So, who you liking in the odds for tonight’s match? Dallas Opera’s Keith ‘Kid Opry’ Cerny, left, or the Met’s Peter ‘Punchy’ Gelb, right?
As was noted earlier this year, some serious doubts have been raised about whether opera simulcasts — like the ones Dallas Opera has done at AT&T Stadium and the Met Opera live simulcasts in cinemas (or the ones that Booker T. Washington Arts Magnet holds) — are truly reaching a younger, new audience. Happy claims have been made for them, claims that sound a little desperate when it comes to ensuring opera’s future: i.e., if this doesn’t bring in the kids, what in the world will?
The comparison in that British report was not exactly apples to oranges, however, seeing as the relevant survey was based on paying audiences in England, not free-admission crowds in the US. Let’s stamp this: More data needed.
But now Wall Street Journal critic Terry Teachout has pushed the argument forward a bit with head-to-head claims and conflicting audience figures. Met Opera general manager Peter Gelb is seriously worried that the MetLive’s simulcasts are mostly seen by old folks (75 percent are older than 65), while Dallas Opera’s Keith Cerny finds hope in the fact that the DO’s simulcasts on the Cowboys’ turf are drawing mostly younger people (60 percent younger than 50).
Teachout goes on to mull over questions of repertoire (the Met’s is downright stodgy) vs. a changing entertainment culture among millenials:
I don’t know anybody in the opera business who isn’t worried sick about how best to reach out to underpaid millennials who were suckled on the new on-demand pop culture, which supplies them with cheap, unchallenging amusement around the clock. Many of them inevitably see old-fashioned grand opera as hopelessly unhip. But anyone who gives it a try nowadays is in for a surprise. A growing number of U.S. companies, including Dallas and Houston, are jumping on the new-and-unfamiliar-opera bandwagon, and doing so without busting their budgets….

-- Task directions --
In the text on opera simulcasts, what percentage of the Met's simulcast audience is older than 65?

-- Data lines --
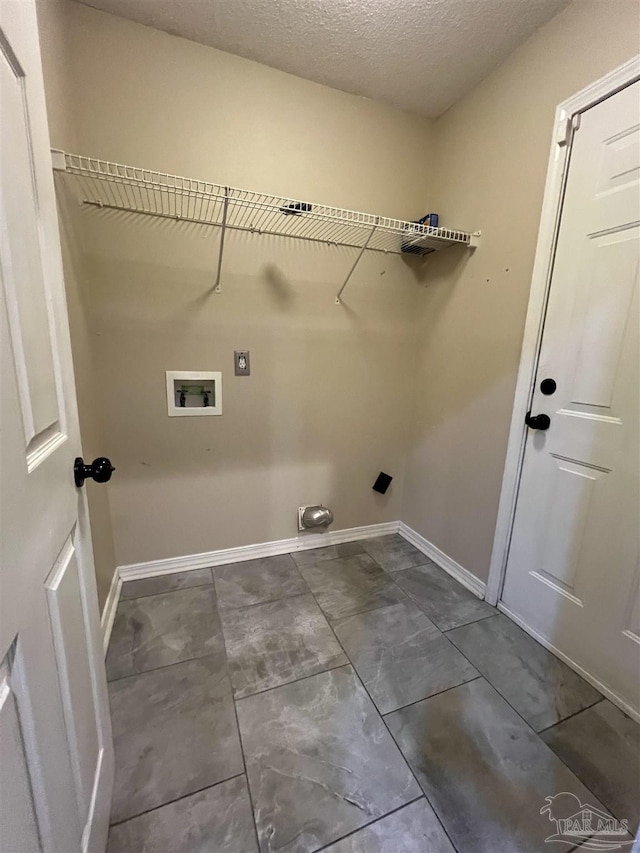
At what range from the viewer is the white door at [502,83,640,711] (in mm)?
1213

-- Problem solution --
75 percent